» **YOUR GOAL**
Copy every line of the entries that has the string "Intelligence" in it.

»»

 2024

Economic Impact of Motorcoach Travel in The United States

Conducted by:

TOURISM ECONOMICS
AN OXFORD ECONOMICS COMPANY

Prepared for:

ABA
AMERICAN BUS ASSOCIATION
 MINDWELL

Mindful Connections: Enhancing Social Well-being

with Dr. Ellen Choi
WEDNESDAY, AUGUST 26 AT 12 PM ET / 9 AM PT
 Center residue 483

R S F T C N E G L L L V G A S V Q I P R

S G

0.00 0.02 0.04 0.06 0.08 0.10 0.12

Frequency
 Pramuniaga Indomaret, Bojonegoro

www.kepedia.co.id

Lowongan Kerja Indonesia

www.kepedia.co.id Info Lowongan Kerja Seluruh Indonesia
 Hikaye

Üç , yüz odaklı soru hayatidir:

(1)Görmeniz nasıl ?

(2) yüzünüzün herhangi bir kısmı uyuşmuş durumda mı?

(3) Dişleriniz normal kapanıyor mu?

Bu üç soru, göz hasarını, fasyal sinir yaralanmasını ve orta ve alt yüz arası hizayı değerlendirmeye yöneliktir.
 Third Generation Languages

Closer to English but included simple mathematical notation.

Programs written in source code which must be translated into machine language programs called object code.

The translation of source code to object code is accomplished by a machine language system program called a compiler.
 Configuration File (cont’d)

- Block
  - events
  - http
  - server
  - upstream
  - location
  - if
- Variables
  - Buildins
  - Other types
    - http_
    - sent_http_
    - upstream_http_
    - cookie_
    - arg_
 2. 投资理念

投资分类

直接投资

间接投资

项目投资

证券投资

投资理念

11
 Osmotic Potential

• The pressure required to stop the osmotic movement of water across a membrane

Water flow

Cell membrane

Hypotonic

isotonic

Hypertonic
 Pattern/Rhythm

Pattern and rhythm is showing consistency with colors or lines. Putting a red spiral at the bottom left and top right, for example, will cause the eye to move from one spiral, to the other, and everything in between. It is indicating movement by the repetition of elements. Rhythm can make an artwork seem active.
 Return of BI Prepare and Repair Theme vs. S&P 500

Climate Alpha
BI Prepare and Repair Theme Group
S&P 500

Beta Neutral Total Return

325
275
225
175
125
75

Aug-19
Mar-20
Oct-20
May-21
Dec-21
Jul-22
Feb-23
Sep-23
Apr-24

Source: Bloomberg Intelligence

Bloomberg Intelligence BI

««

» **TASK ANSWER**
Source: Bloomberg Intelligence
Bloomberg Intelligence BI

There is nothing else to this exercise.